Having a good routine has become one of my strongest and most powerful tools in recovery. And a major player in that routine is exercise. I benefit from exercising in so many different ways that I actually consider it a form of self-therapy.
It all began with running whilst I was in rehab. It allowed me to forget about the situation I had found myself in. It made me feel ‘normal’. I would run around the main building every afternoon, after all the therapeutic and group sessions had finished. Each day I would be able to run that little bit further, and each day I would feel that little bit more ‘normal’.
At the time, the sole reason I was running each day was to get that feeling of normality. I had no idea it would be such a powerful tool a few years down the line. And I had no idea how many different ways it would help me in the future.
I now run, swim or cycle every other day. I don’t think I could get the same sense of achievement that I feel after exercising anywhere else. It seems to clear my head and improve my mood, and even helps me to put things into perspective. It is such a powerful thing.
It’s insane to think that putting one foot in front of the other relatively quickly for 30 minutes can make you feel so good, but it does. The endorphins that rush through my head every time I finish a run seems to minimize any negativity that I might be experiencing on that particular day.
As I mentioned at the beginning, exercise has also become a big part of my routine. I can’t put into words how important a good routine is in recovery.
For me personally, having positive things within that routine such as exercise and work help me to stick to it. Not only that, but they improve my mood, optimism and overall chances of continued sobriety
On top of all these benefits, aerobic exercise also helps repair all that damage I’ve done to my liver. There will always be damage there, I’ve accepted that. But if exercise gives my liver the best chance of making the best recovery possible, then I will be running, cycling, swimming and even power walking till the day I die!
However, I have learnt over the years that it is very important to have a big support network in your recovery. Purely relying on exercise as your only go-to when things are getting tough is a very bad idea. This is because you may not always be able to exercise for whatever reason.

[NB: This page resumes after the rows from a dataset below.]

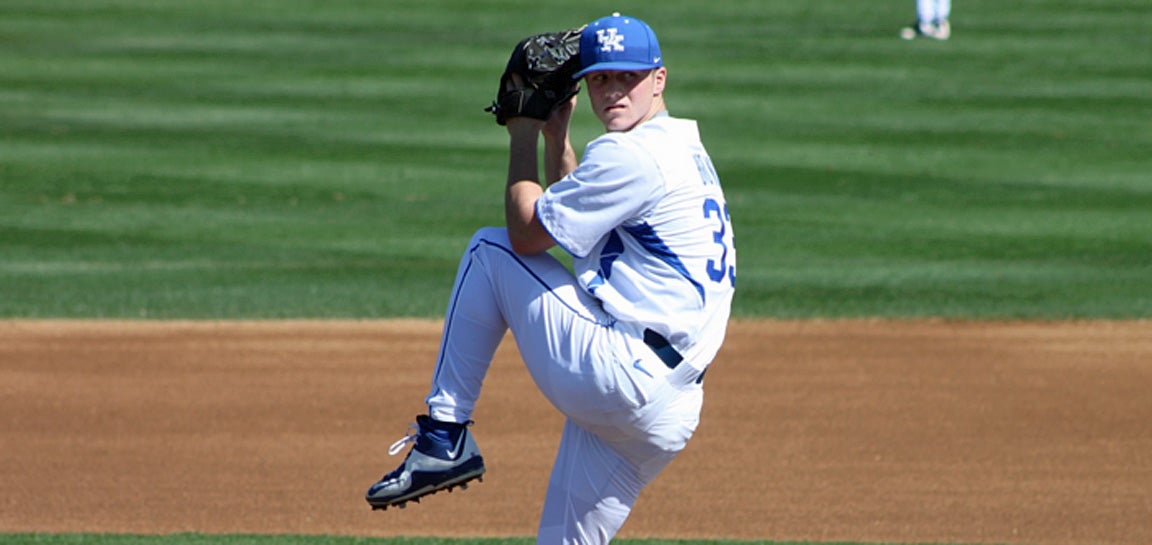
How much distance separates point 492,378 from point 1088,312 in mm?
4321

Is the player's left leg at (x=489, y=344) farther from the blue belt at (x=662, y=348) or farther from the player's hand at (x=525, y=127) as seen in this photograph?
the player's hand at (x=525, y=127)

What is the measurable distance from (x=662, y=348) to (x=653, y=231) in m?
0.32

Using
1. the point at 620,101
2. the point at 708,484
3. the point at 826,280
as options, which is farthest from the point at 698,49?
the point at 620,101

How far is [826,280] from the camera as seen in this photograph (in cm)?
1145

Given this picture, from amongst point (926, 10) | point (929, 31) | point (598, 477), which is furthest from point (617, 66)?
point (929, 31)

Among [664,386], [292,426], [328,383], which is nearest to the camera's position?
[664,386]

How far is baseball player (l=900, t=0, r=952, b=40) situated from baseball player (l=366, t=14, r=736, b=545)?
1935 cm

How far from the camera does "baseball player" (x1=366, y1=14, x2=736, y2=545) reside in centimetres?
405

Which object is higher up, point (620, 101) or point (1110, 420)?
point (620, 101)

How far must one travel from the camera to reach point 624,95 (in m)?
4.17

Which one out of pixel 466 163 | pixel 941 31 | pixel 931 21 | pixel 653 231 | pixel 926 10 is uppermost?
pixel 653 231

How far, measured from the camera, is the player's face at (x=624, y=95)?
4.15m

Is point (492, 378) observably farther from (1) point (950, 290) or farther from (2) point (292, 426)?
(1) point (950, 290)

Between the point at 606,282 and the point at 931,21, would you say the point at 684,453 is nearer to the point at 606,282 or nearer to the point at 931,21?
the point at 606,282
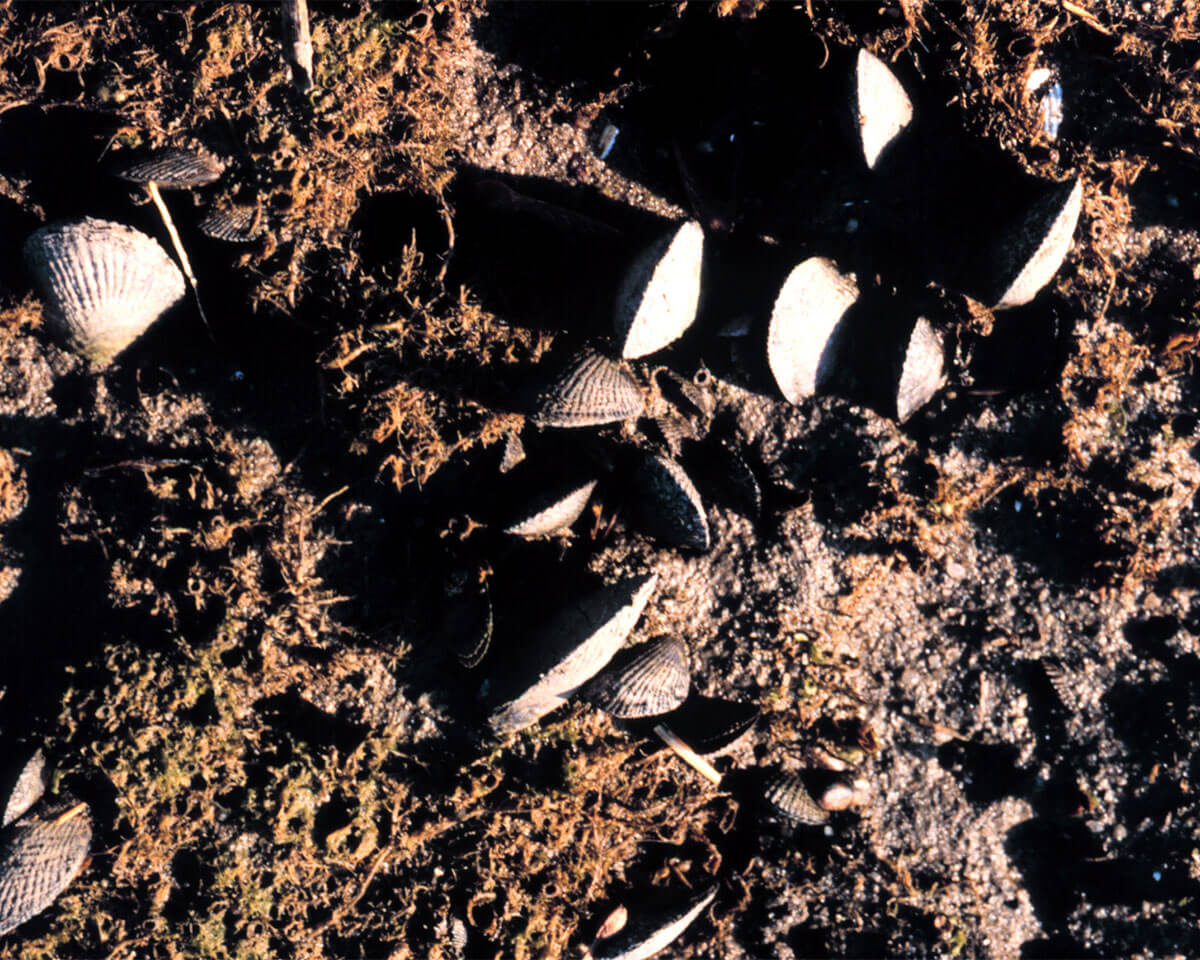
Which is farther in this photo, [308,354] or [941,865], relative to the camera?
[941,865]

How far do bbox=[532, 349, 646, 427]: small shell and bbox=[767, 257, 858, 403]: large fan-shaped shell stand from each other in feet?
2.02

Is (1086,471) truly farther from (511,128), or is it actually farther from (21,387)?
(21,387)

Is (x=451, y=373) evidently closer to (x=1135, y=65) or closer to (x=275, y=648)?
(x=275, y=648)

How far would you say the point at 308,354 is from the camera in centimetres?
306

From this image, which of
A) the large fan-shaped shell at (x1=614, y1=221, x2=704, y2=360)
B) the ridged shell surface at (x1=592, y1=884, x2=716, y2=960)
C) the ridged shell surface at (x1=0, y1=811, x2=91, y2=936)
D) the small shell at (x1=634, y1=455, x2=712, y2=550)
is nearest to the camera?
the large fan-shaped shell at (x1=614, y1=221, x2=704, y2=360)

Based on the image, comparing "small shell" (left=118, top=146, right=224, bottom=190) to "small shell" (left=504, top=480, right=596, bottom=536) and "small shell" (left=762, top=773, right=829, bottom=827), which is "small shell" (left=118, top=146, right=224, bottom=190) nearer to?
"small shell" (left=504, top=480, right=596, bottom=536)

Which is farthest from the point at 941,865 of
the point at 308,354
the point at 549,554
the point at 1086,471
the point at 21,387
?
the point at 21,387

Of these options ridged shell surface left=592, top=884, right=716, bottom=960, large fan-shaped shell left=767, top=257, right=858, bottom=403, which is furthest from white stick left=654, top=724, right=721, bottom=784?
large fan-shaped shell left=767, top=257, right=858, bottom=403

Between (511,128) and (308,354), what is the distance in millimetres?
1221

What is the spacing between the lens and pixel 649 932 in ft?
10.5

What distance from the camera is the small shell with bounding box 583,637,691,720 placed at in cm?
299

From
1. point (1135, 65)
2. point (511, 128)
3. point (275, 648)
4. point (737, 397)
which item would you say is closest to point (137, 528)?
point (275, 648)

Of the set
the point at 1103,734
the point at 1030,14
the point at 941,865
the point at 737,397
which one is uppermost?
the point at 1030,14

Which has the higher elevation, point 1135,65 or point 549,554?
point 1135,65
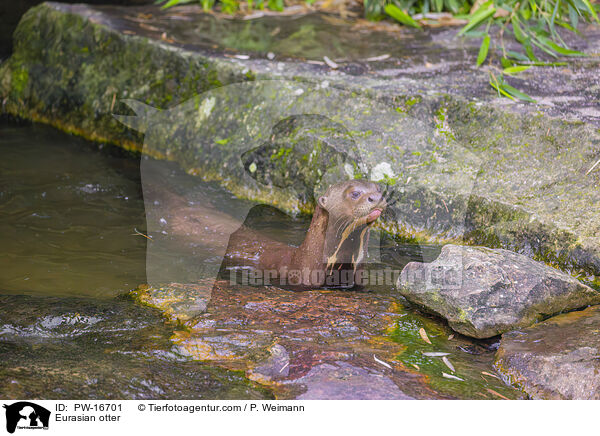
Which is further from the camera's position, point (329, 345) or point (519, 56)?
point (519, 56)

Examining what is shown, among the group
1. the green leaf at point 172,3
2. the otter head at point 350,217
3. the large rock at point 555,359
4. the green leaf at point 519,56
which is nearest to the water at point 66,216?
the otter head at point 350,217

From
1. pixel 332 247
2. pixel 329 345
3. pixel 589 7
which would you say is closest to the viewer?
pixel 329 345

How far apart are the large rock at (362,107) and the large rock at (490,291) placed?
1.33ft

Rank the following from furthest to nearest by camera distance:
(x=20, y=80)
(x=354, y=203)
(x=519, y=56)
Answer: (x=20, y=80) → (x=519, y=56) → (x=354, y=203)

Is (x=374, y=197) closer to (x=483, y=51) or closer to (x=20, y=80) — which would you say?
(x=483, y=51)

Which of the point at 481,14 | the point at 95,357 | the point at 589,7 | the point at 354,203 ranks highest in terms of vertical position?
the point at 589,7

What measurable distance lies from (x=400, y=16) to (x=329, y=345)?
4432 millimetres

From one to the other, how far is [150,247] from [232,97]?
1.58 meters

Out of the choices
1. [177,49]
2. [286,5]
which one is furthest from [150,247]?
[286,5]

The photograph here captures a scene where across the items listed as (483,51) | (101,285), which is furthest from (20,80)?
(483,51)

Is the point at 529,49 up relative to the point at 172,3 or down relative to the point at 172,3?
down
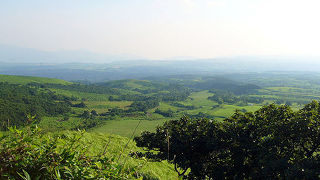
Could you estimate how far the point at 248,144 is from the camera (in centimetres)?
1262

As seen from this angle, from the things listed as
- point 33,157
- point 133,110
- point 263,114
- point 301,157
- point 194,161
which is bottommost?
point 133,110

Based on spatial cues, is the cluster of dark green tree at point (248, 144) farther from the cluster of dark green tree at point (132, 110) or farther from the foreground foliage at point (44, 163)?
the cluster of dark green tree at point (132, 110)

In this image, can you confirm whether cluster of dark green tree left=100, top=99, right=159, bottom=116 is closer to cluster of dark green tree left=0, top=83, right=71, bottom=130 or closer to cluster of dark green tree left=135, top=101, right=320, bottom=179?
cluster of dark green tree left=0, top=83, right=71, bottom=130

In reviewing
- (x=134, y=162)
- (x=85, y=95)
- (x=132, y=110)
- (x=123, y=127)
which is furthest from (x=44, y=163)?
(x=85, y=95)

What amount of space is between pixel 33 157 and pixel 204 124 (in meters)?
13.3

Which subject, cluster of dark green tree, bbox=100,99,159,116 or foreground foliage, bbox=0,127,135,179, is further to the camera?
cluster of dark green tree, bbox=100,99,159,116

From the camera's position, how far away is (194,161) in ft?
45.6

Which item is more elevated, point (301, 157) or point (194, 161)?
Answer: point (301, 157)

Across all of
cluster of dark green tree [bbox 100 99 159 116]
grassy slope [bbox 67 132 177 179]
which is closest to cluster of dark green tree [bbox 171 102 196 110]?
cluster of dark green tree [bbox 100 99 159 116]

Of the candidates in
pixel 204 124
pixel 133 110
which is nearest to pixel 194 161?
pixel 204 124

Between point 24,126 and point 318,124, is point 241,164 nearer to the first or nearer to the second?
point 318,124

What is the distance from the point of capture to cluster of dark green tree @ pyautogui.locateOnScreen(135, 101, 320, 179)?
10992 mm

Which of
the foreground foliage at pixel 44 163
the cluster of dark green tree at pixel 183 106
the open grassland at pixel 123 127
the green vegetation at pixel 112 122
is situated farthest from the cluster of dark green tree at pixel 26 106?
the foreground foliage at pixel 44 163

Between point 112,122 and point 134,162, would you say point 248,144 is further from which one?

Making sure you also have people to talk to, groups to go to, or whatever works for you, is paramount. The bigger the support network and the more things you have in place, the better chance you have of recovery. Exercise can be a very rewarding and valuable part of that network.
So If you are struggling with alcohol or you are in recovery, running (or any form of exercise) is an amazing form of self-therapy. I can’t recommend it enough. It has so many benefits, both physically and mentally. So many that I have hardly touched the surface in this blog post. It’s become a huge part of my life, and a big part of my recovery. I hope it can do the same for you.
Thanks for reading and best of luck.